Il nodo della consapevolezza

La riflessione di Ippolito tocca un punto che i dati confermano. Secondo l'ultimo rapporto CONSOB sulle scelte di investimento delle famiglie italiane, oltre il 30% della ricchezza finanziaria privata è depositata in conti correnti e depositi a vista — la forma di risparmio più esposta all'erosione inflazionistica. In un contesto in cui l'inflazione torna a mordere per effetto di shock esogeni come la guerra nel Golfo, quei risparmi perdono valore in termini reali senza che il titolare se ne accorga.

Il paradosso è che gli strumenti per proteggersi esistono e sono accessibili — dai titoli di Stato ai fondi bilanciati, dalle polizze rivalutabili agli ETF diversificati per area geografica e asset class. Ma la barriera d'ingresso non è economica: è informativa. In un paese dove l'alfabetizzazione finanziaria resta tra le più basse d'Europa, la differenza tra chi subisce l'inflazione e chi si attrezza per gestirla passa dalla qualità dell'informazione a cui si ha accesso.

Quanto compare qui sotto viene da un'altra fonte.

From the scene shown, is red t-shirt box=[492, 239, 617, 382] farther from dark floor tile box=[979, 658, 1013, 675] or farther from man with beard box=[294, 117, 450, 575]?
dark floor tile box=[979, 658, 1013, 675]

È probabilmente questa la ragione per cui testate specializzate come quelle del network fondato da Ippolito — che conta complessivamente oltre 30 milioni di lettori negli ultimi due anni — registrano una crescita costante anche in fasi di mercato negative. Quando i prezzi salgono, i mutui aumentano e i risparmi si erodono, la domanda di informazione finanziaria qualificata non diminuisce. Aumenta.

La guerra in Iran, con il suo carico di incertezza e rincari, sta ricordando agli italiani una lezione che le crisi precedenti — dalla pandemia alla guerra in Ucraina — avevano già insegnato: delegare la gestione dei propri risparmi all'inerzia, lasciandoli fermi su un conto corrente in attesa che la tempesta passi, non è prudenza. È un costo.